The past few weeks have been full of vitriol and heated debates, from Maryland's General Assembly up to the GOP presidential primary race.
In the midst of it all, I have taken a lot of time to reflect upon two great men, each a great American in his own way.
The first is President Abraham Lincoln. I was asked to give a speech about his life to the entire Senate chamber this month, and worked very hard to write a fitting tribute. You can
read my entire address here, but I want to highlight the part that has impacted me the most during our heated political climate of late.
While researching Lincoln, I was reminded that he appointed his three primary opponents for the Republican nomination to serve in his own Cabinet.
He also looked beyond ideological differences and put one of his fiercest detractors, Edwin Stanton, into what proved to be the most important Cabinet position during those four years: Secretary of War.
Lincoln surrounded himself with the brightest, strongest and best minds to help steer our nation to calmer waters, regardless of party or previous allegiance. Needless to say, this was remarkable in its own time, and is even more unlikely today.
In the face of so much divisiveness, it was healthy for me to look back and get a little historical perspective on succeeding through statesmanship, rather than gamesmanship.
Lincoln managed to display humility, yet never flinched on his convictions and values. That’s a remarkable leadership combination that I try hard to emulate through my work in the Senate.
The second man I have been reflecting upon recently is my grandfather, . Everyone knew him as Jim.
I knew him as Pop. He passed away last week at the age of 82.
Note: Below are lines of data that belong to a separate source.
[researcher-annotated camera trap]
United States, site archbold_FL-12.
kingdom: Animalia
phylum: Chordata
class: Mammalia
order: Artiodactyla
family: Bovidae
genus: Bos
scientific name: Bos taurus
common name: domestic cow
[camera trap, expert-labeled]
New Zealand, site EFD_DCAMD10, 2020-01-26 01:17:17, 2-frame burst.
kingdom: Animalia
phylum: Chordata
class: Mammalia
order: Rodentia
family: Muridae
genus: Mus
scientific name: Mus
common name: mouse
Pop started his family in a small town in the North Carolina foothills. Like today, it was hard to find work. But he was determined to support his wife and three sons, and chased a local newspaper ad 420 miles to Baltimore in the desperate hope of employment.
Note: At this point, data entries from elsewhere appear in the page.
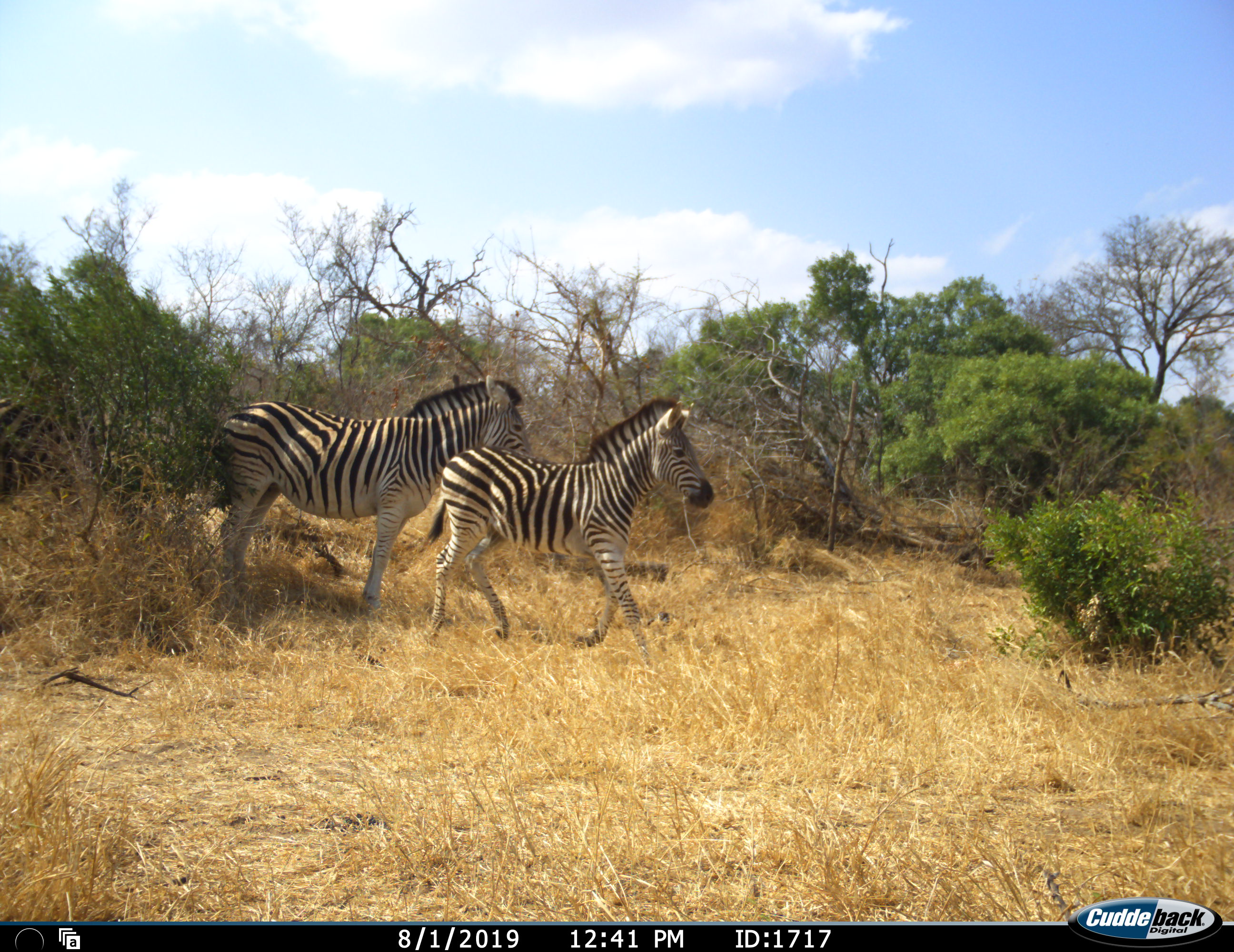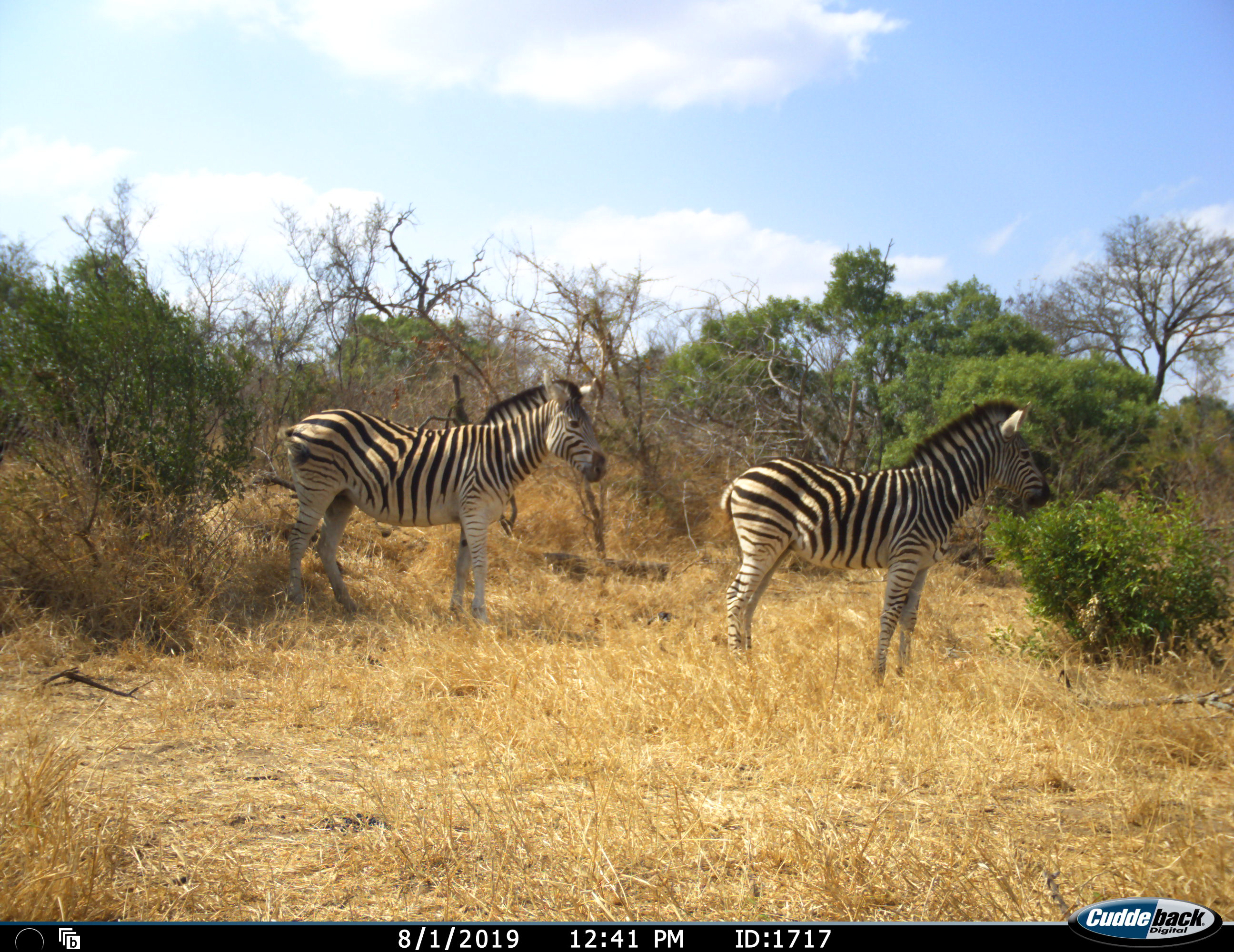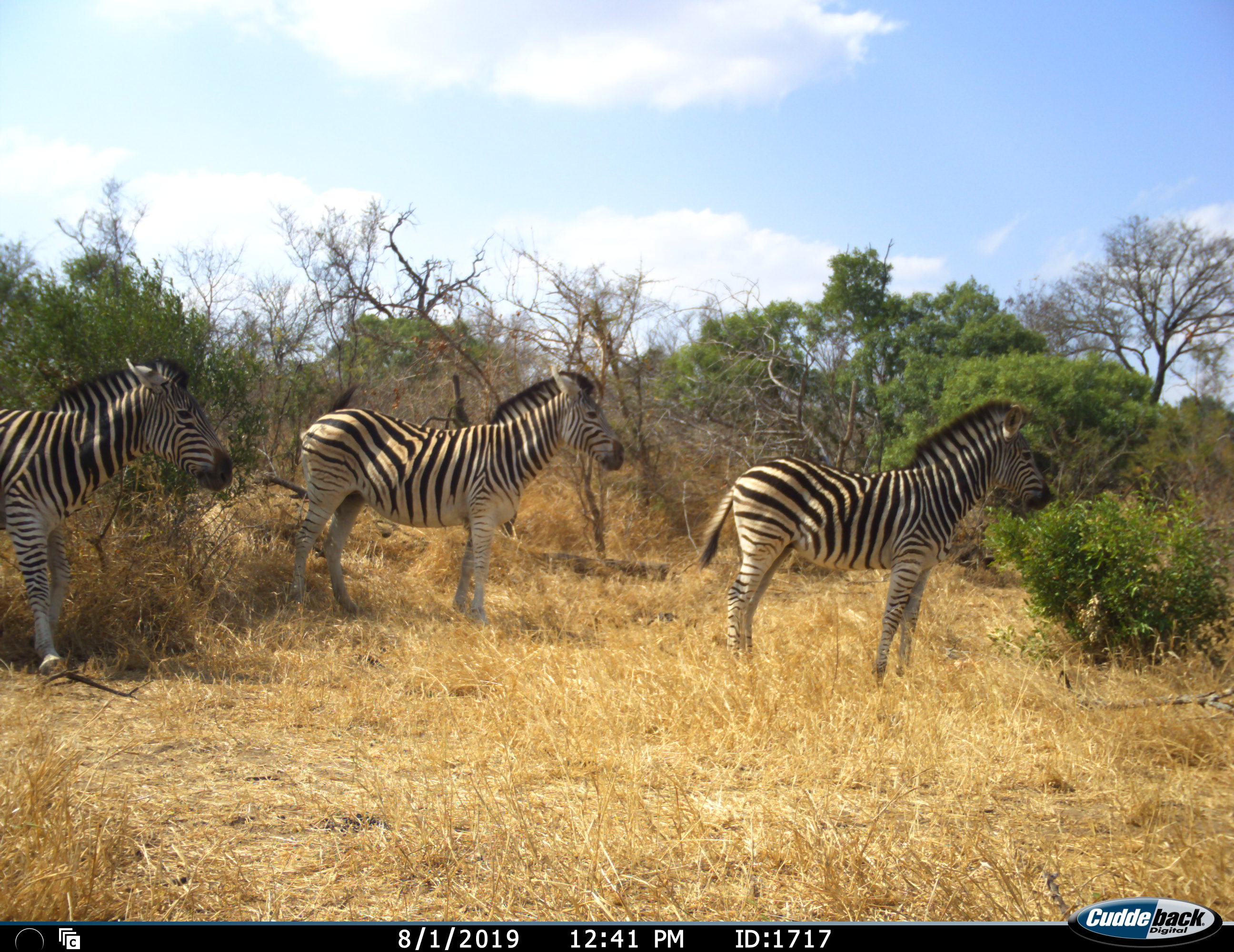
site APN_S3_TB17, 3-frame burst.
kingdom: Animalia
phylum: Chordata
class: Mammalia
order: Perissodactyla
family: Equidae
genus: Equus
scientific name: Equus quagga burchellii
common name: burchell's zebra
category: zebraburchells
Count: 3.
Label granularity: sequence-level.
He got a job with the Glen L. Martin Aircraft Company, as a machinist. Pop traveled to North Carolina every weekend to be with his family, never complaining because he understood that sacrifice was required to ensure their well-being.
Nobody else, and certainly not the government, was responsible for their care except him. Eventually, he was able to move his family to Baltimore.
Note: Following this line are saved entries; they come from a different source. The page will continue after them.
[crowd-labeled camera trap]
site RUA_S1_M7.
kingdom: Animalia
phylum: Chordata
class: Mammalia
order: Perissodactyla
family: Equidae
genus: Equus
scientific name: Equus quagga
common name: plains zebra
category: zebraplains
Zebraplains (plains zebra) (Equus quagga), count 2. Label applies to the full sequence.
After a few years of stability, his entrepreneurial spirit kicked back in and he took a great risk: leaving his secure job to start his own business. Jim’s Automatic Transmission Service began as a single bay shop on Martin Boulevard.
The shop has outgrown its location three times in the last 54 years. Today, employs 15 people and has an unparalleled reputation for the quality and honesty of its founder.
My role as an elected official takes me all over the place. I go from community associations to civic council meetings to Boy Scout ceremonies. Almost weekly, I am stopped by loyal customers, random strangers who hear my last name and ask, “Are you related to Jim Jennings?”
I can’t tell you how proud I am to say that yes, he is my grandfather. They go on to tell me how he lent a hand, made a fix, or gave a break to them when they needed it most. Although these stories took place over 30 years ago, they are always told so vividly that it shows what kind of an impact my grandfather had on people. He has built a reputation for the “Jennings” name that I strive to continue.
No memory is more emotionally stirring than of my time as a toddler, sitting beside him on his Piper 250 Comanche airplane as he soared us through the air with the warm sun in our faces. I am incredibly lucky to have this as my earliest memory: literally a sense of freedom, that the sky was the limit.
There’s nothing more American, and I have my grandfather to thank for instilling that in me from the earliest possible age.
One of the proudest moments in my life was the day I was sworn in to the House of Delegates. The ceremony took place in the House chamber, and we were allowed to bring one guest onto the floor with us. There was no question I was taking Pop.
He sat in my seat and I stood behind him to take the oath. The next act was to officially vote for the first time. As the clerk rang the bell for a quorum call, I let Pop cast my first official vote. When I vote on your behalf thousands of times each session, I try to do what a man of his integrity, wisdom, and take-life-by-the-horns conviction would do.
Both my grandfather and President Lincoln were true gentlemen, but they also possessed that fighting spirit that makes this country great.
Their unique legacies show that whether you are leader of the free world or simply a family man and businessman, you can conduct yourself as someone people will be proud of for generations. Reflecting upon these two lives of late, following President’s Day and my grandfather’s funeral, has certainly given me a lot to think about. I am carrying both of them with me in Annapolis.
As always, I am proud to represent you.